Kabul etmek gerekir: Yıllarca Kürtçenin nasıl dil olmadığını ispatlamaya çalışan sözde akademik çalışmalar, beyanatlar, yahut başka bir deyimle “kart kurt sendromu” maalesef biz Kürtlerin/Kürt kökenlilerin de Kürtçeye bakışını olumsuz yönde değiştirdi. Öyle ki kendisi de Kürtçe konuştuğu halde Kürtçenin dil olup olmadığı hususunda şüpheleri olan insanlarla karşılaştık. Bunların da iki kelime Farsça öğrendikten sonra şüphelerini ahkâmlara dönüştürmelerine elbette şaşırmadık. Çünkü Farsça ile Kürtçe cidden benziyor birbirine ama bu Kürtçenin Farsçanın oğlu olmasından değil, kardeşi olmasından yani Hint Avrupa dil ailesinin Hint-İran kolu olmasından mütevellittir. Hatta Urduca, Peştunca ile de kardeştir Kürtçemiz. İngilizce, Latince, Fransızca, Sanskritçe ile de amca çoğu sayılır Kürtçe… Fazla uzatmayalım. Yani ortada bir gerçek mi gerçek bir dil var. Bilinmeyen bir dil !

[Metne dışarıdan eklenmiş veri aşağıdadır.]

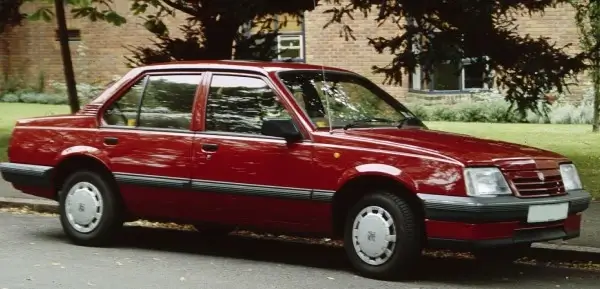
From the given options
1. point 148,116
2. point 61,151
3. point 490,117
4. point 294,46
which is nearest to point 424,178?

Şimdi; şu Televizyon Kürtçesi ya da Gazete Kürtçesi denilen ve genelde pek anlaşılmayan, açıkçası geleneksel olarak Kürtçe öğrenmiş kişilerin kulağına hoş gelmeyen “Öteki Kürtçe” üzerine konuşalım. Bu Kürtçede evde konuştuğumuz “Bizim Kürtçe” içinden çok kelime var ancak bir şeyler tam anlaşılmıyor. Mesela: “P__ê__vajo, peşniyaz kirin, berbi hev, wezaret, serokkomar” gibi… Eh bu numunelik kelimelerin karşılıklarını yazarsak “Süreç, önermek, birbirine doğru,bakanlık,başbakan” . Her halde “Öteki Kürtçe” anlaşılmazlığının ilk nedeni ortaya çıkmıştır: Televizyon Kürtçesi konuşmuyoruz. Yani evlerimizde kuvvetle muhtemel “Kevaniya min; pêvajoya amadekirina paşivê çava derbas dibe”__(Hanım, sahur hazırlama süreci nasıl gidiyor) demiyoruz. Aynen şöyle diyoruz. “Jinik, ka nan?”(Kadın ekmek/sofra nerede?)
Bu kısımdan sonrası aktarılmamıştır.